05Which has better profit margins — BCYC or TERN?
Terns Pharmaceuticals, Inc.
(TERN) is the more profitable company, earning 0. 0% net margin versus -301. 7% for Bicycle Therapeutics plc — meaning it keeps 0. 0% of every revenue dollar as bottom-line profit. Operating margin tells a similar story: TERN leads at 0. 0% versus -341. 3% for BCYC. At the gross margin level — before operating expenses — BCYC leads at 100. 0%, reflecting greater pricing power or product mix advantage. Stronger margins indicate durable pricing power, lower cost of revenue, or higher mix of software/services.
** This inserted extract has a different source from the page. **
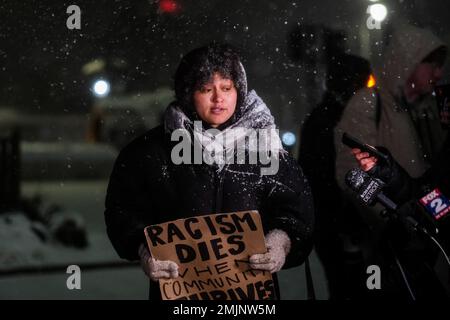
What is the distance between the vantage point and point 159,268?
3.50 m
They are one of the clearest signs of business quality.
06Which pays a better dividend — BCYC or TERN?
None of the stocks in this comparison currently pay a material dividend.
All are effectively zero-yield and should be held for capital appreciation rather than income.
07Is BCYC or TERN better for a retirement portfolio?
For long-horizon retirement investors, Terns Pharmaceuticals, Inc.
(TERN) is the stronger choice — it scores higher on the combination of lower volatility, dividend reliability, and long-term compounding (low volatility (β 0. 39), +187. 9% 10Y return). Bicycle Therapeutics plc (BCYC) carries a higher beta of 1. 65 — meaning larger drawdowns in market downturns, which matters significantly when you cannot wait years for a recovery. Both have compounded well over 10 years (TERN: +187. 9%, BCYC: -59. 3%), confirming both are viable long-term holds — but the lower-volatility option typically results in less emotional selling during corrections. Retirement portfolios generally favour predictability over maximum returns. Consult a financial advisor before making allocation decisions.
08What are the main differences between BCYC and TERN?
Both stocks operate in the Healthcare sector, making this a peer-level intra-sector comparison — the same macro tailwinds and headwinds will affect both.
In terms of investment character: BCYC is a small-cap high-growth stock; TERN is a small-cap quality compounder stock. These fundamental differences mean investors should not choose between them on a single metric — the "better stock" depends entirely on which of these characteristics aligns with your investment strategy.